L'université de Toulouse-le-Mirail (bâtie sur la zone du Mirail en 1971) Toulouse 2 ) totalise près de

28 000 étudiants.

L'université Paul-Sabatier, sur le campus de Rangueil (Toulouse 3) compte, elle, près de 29 000 étudiants.

Il faut rajouter à cela le centre universitaire Champollion, avec des unités sur Albi, Rodez, Figeac ou Saint-Affrique et qui regroupe 2 800 étudiants.

Plus de 4000 étudiants dépendent de l'Institut national polytechnique (INP). Il regroupe des grandes écoles telles que l'ENSAT, l'ENSEEITH, l'ENCIACET, ou l'ENIT.

4000 étudiants sont dans les IUFM (Instituts de formation des maîtres).

Les autres écoles, d'ingénieurs regroupent plus de 4000 élèves (dont 800 pour l'école nationale d'ingénieurs de Tarbes).

Enfin, il faut compter avec les STS (6000 étudiants) les CPGE (2500) et les filières agricoles (1 500 étudiants)


À votre avis. Et vous, que pensez-vous de l'échec en fac ?

Christophe De Cussy, 22 ans, Master 2 en informatique et gestion, Toulouse. « L'échec vient d'une mauvaise orientation ». « Pour ma part, je suis tombé dans ce qui me plaisait. Mais on a très peu d'informations quand on est au lycée. En passant de quelque chose de général à quelque chose de spécialisé c'est très difficile. On n'a pas de visibilité sur le futur. La solution serait certainement d'avoir plus d'informations avant de rentrer à la fac. Par exemple, on pourrait assister à des cours d'essai avant de faire son choix ».

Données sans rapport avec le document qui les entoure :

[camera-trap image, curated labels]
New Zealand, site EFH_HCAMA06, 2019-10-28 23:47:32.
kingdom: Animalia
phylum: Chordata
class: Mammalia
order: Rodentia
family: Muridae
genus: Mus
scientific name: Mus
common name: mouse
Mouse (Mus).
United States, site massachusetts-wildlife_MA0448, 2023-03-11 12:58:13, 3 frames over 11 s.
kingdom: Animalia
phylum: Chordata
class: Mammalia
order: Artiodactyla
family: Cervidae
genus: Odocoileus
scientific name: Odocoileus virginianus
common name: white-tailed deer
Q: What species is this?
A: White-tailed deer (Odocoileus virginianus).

Jeanne Outurquin, 23 ans, Master d'histoire, Toulouse. « La fac devrait être plus encadrée ». « Le contrôle continu n'est pas assez présent en faculté. Si les élèves étaient plus surveillés il y aurait peut-être moins d'échecs. Moi, j'ai fait une licence d'histoire parce que j'aimais bien cette matière au lycée, après ce n'est pas forcément une vocation. Je trouve que quand on est en terminale, au lieu de nous bassiner avec le bac, on devrait plutôt nous préparer pour la fac, parce que c'est un vrai changement. »

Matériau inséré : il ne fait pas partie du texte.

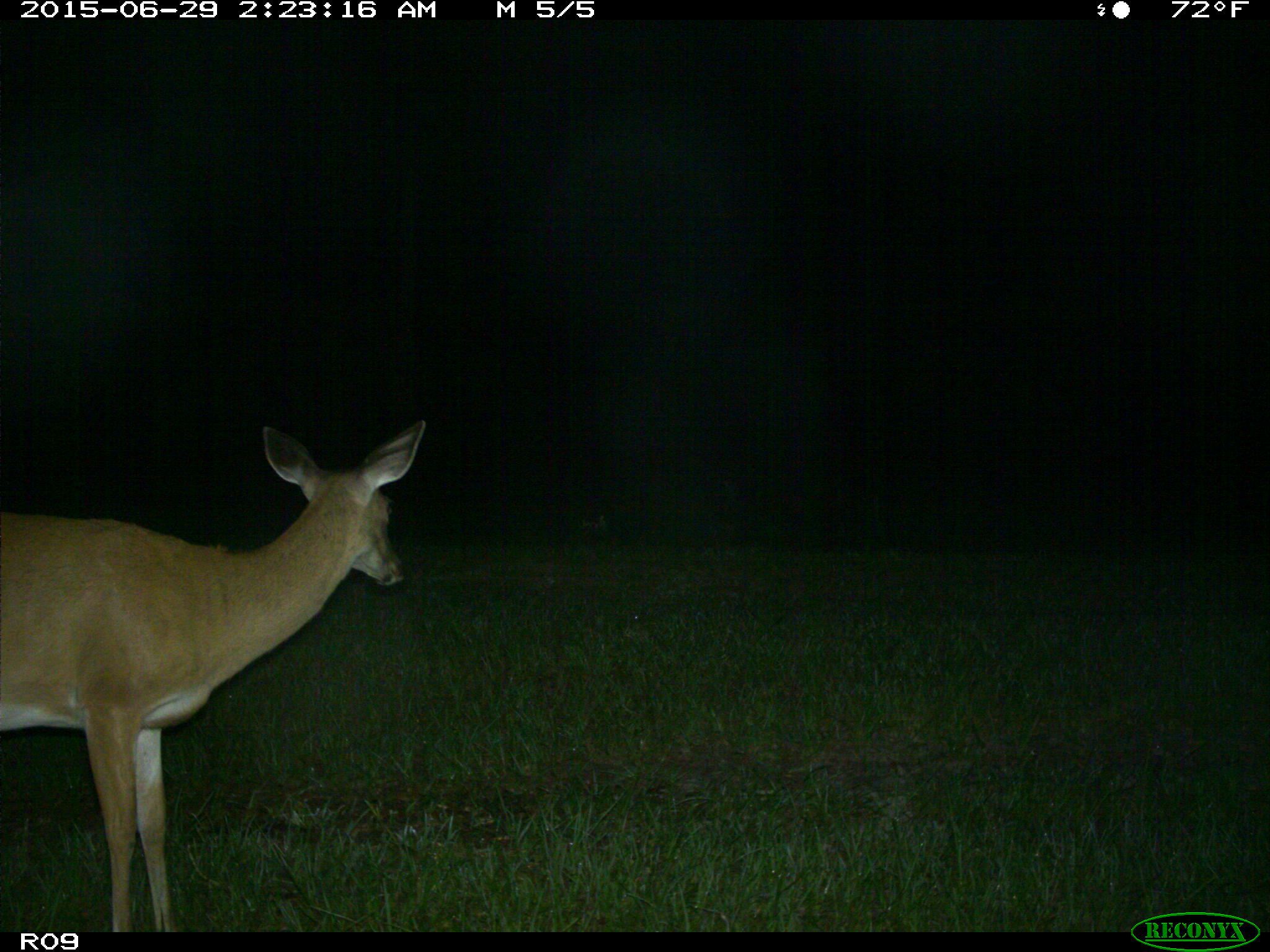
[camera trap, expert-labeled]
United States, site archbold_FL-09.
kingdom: Animalia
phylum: Chordata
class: Mammalia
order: Artiodactyla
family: Cervidae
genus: Odocoileus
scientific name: Odocoileus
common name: deer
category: unidentified deer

Barbara Livins, 19 ans, Première année AES, Toulouse. « Pour l'instant, tout va bien ». « J'ai commencé les cours à la faculté il y a seulement une semaine. J'avais beaucoup d'appréhensions notamment à cause des taux d'échec. Mais en fait je me rends compte que nous sommes bien pris en charge. Les professeurs s'occupent bien de nous et je ne me sens pas perdue. Je ne sais pas, mais peut-être que dans le futur, je me poserai plus de questions sur mon avenir et ma réussite dans cette filière ».

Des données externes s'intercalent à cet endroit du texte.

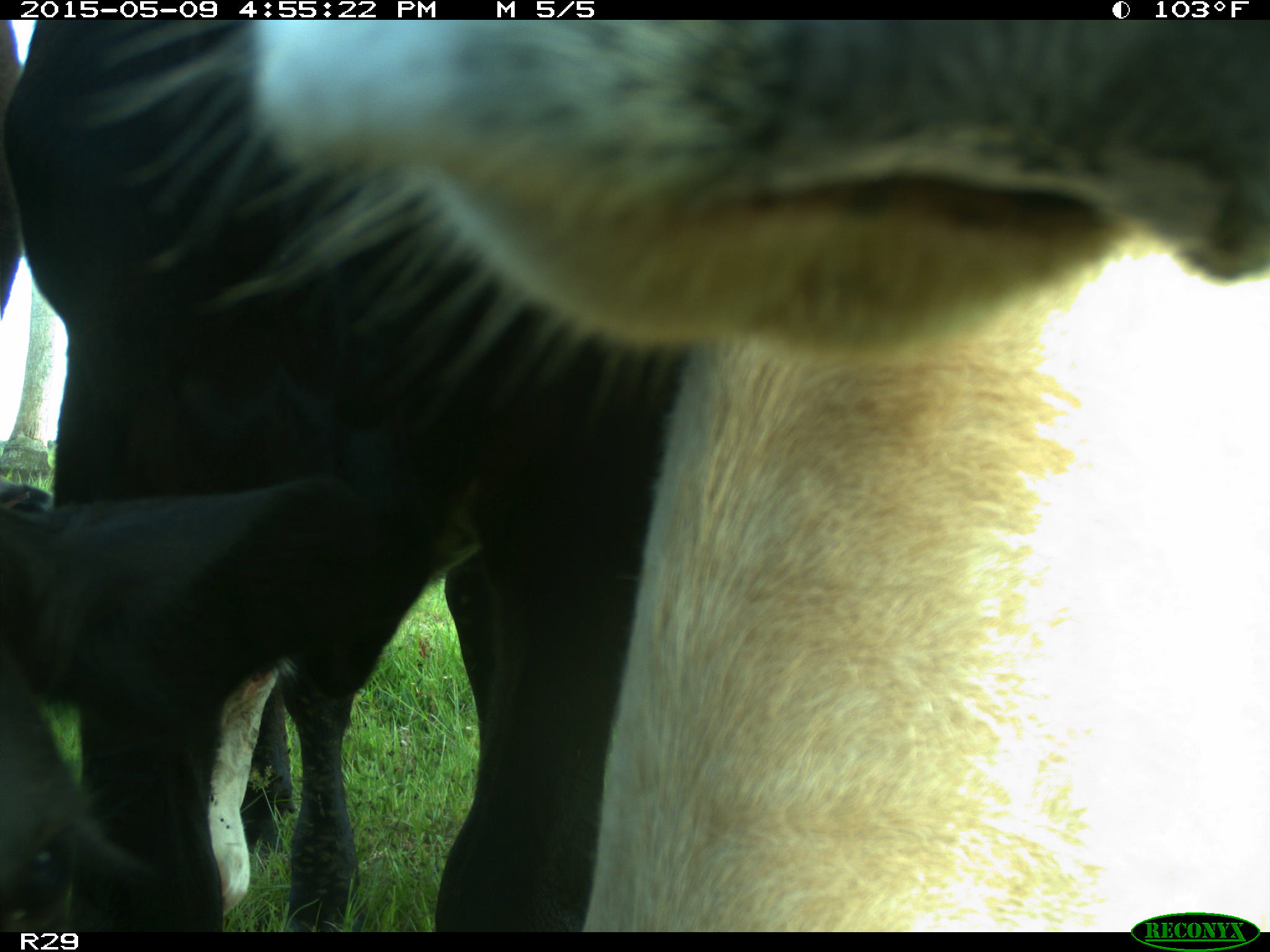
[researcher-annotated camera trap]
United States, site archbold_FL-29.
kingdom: Animalia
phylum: Chordata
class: Mammalia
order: Artiodactyla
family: Bovidae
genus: Bos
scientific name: Bos taurus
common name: domestic cow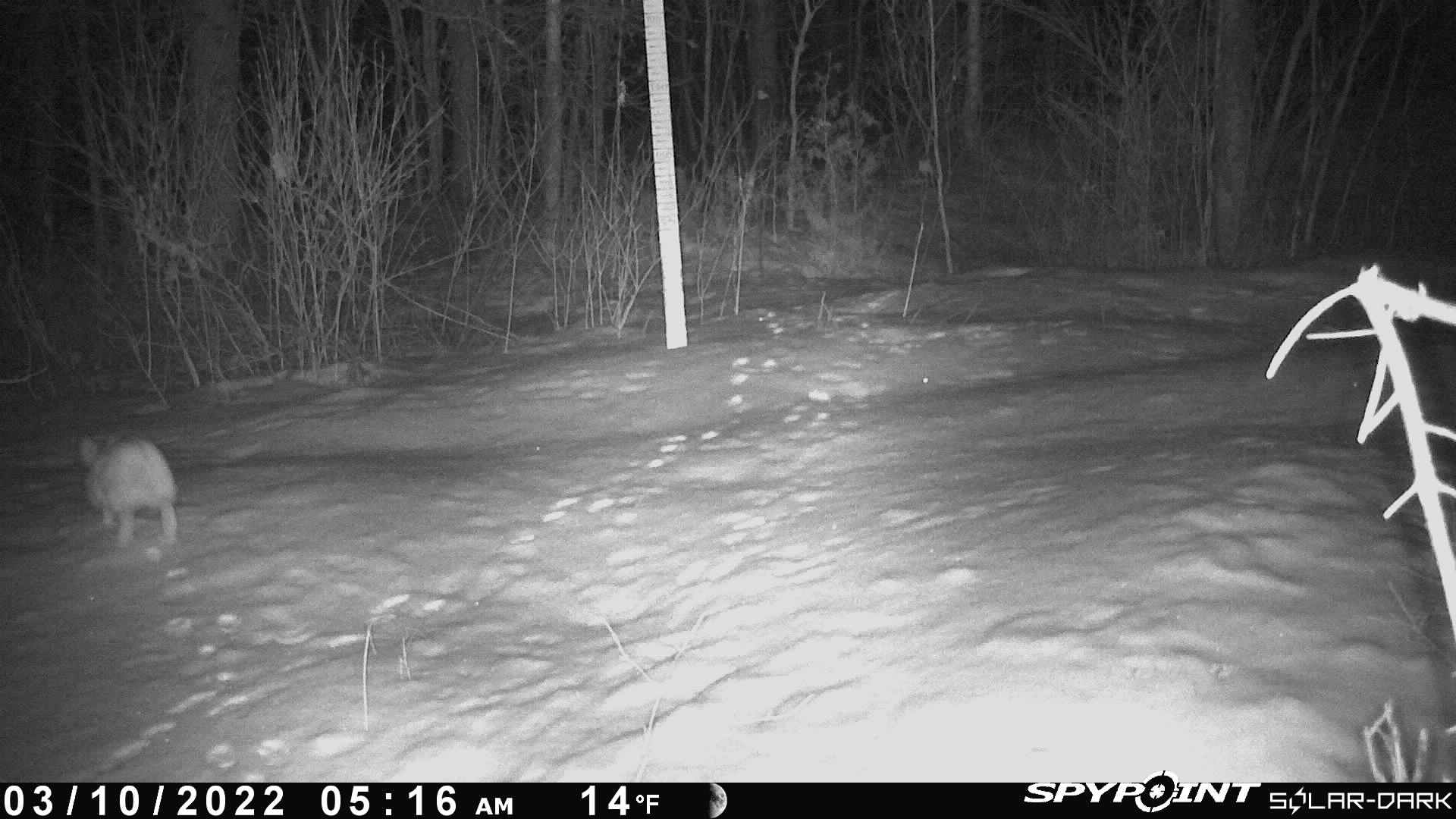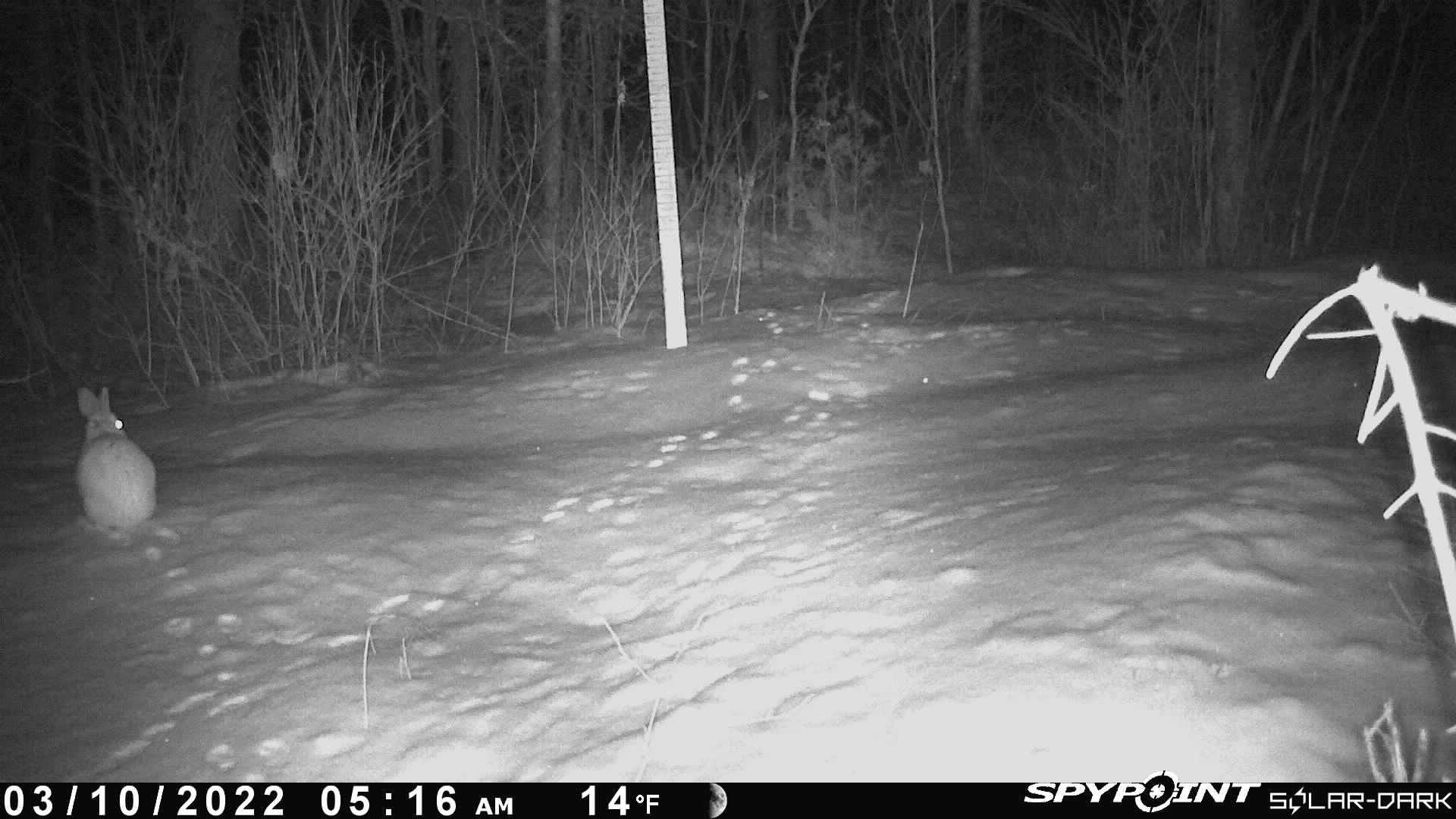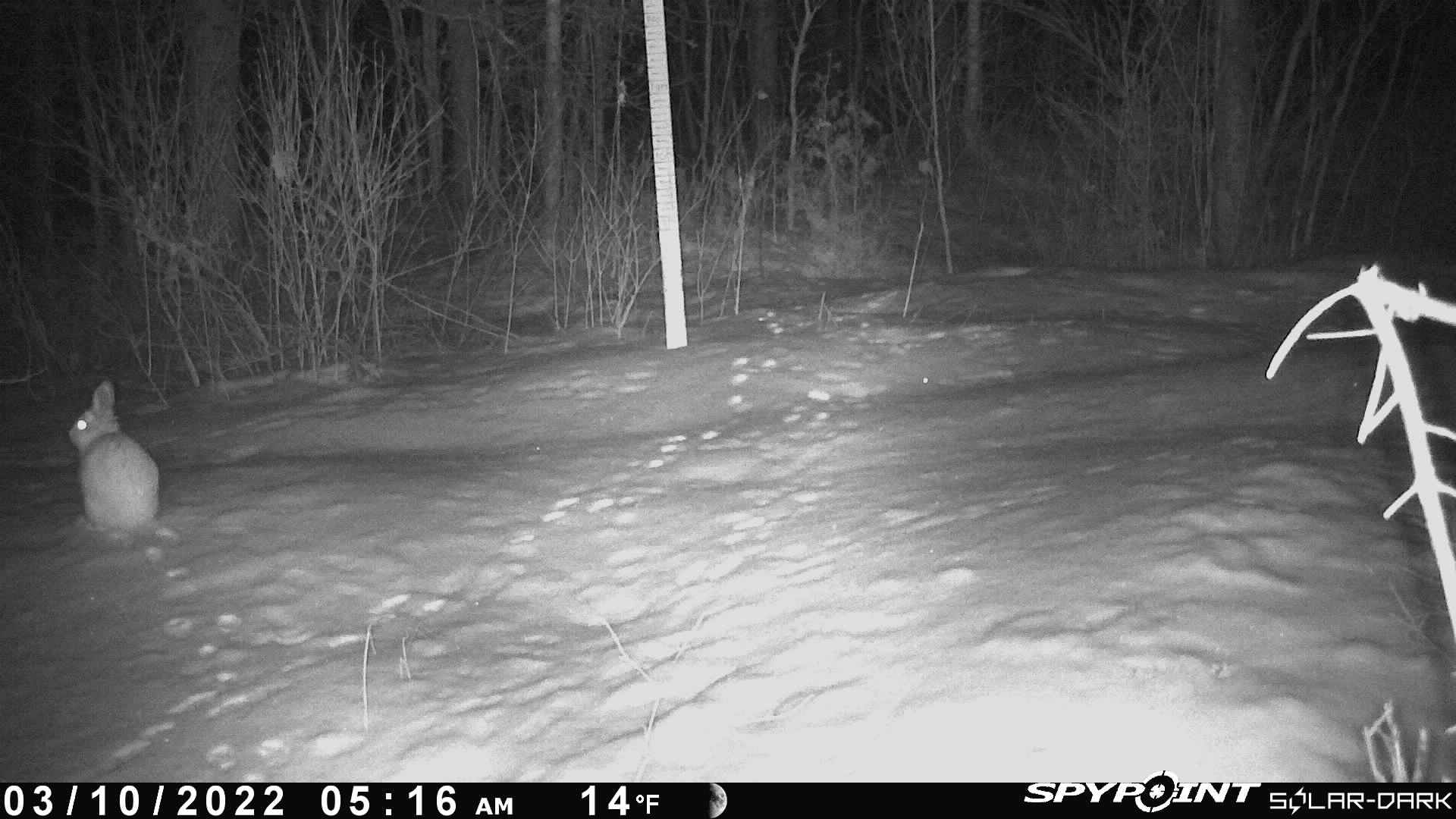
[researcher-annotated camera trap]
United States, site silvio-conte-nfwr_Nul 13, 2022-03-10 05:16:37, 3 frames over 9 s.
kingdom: Animalia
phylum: Chordata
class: Mammalia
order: Lagomorpha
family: Leporidae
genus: Lepus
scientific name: Lepus americanus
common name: snowshoe hare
Snowshoe hare (Lepus americanus).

Benjamin Bordenave, 23 ans, Master 2 d'histoire, Gagnac. « Les difficultés sont obligatoires ». Les deux premières années c'est normal que ce soit plus dur. Dans ma matière, on brasse beaucoup de périodes, on doit retenir un maximum de choses et faire un effort de synthèse. C'est évident que tous les étudiants ne s'en sortent pas. Je pense que l'on devrait faire plus de publicité au sein de la fac sur l'importance du tutorat. Trop peu d'étudiants sont au courant de ce qu'il peut apporter ».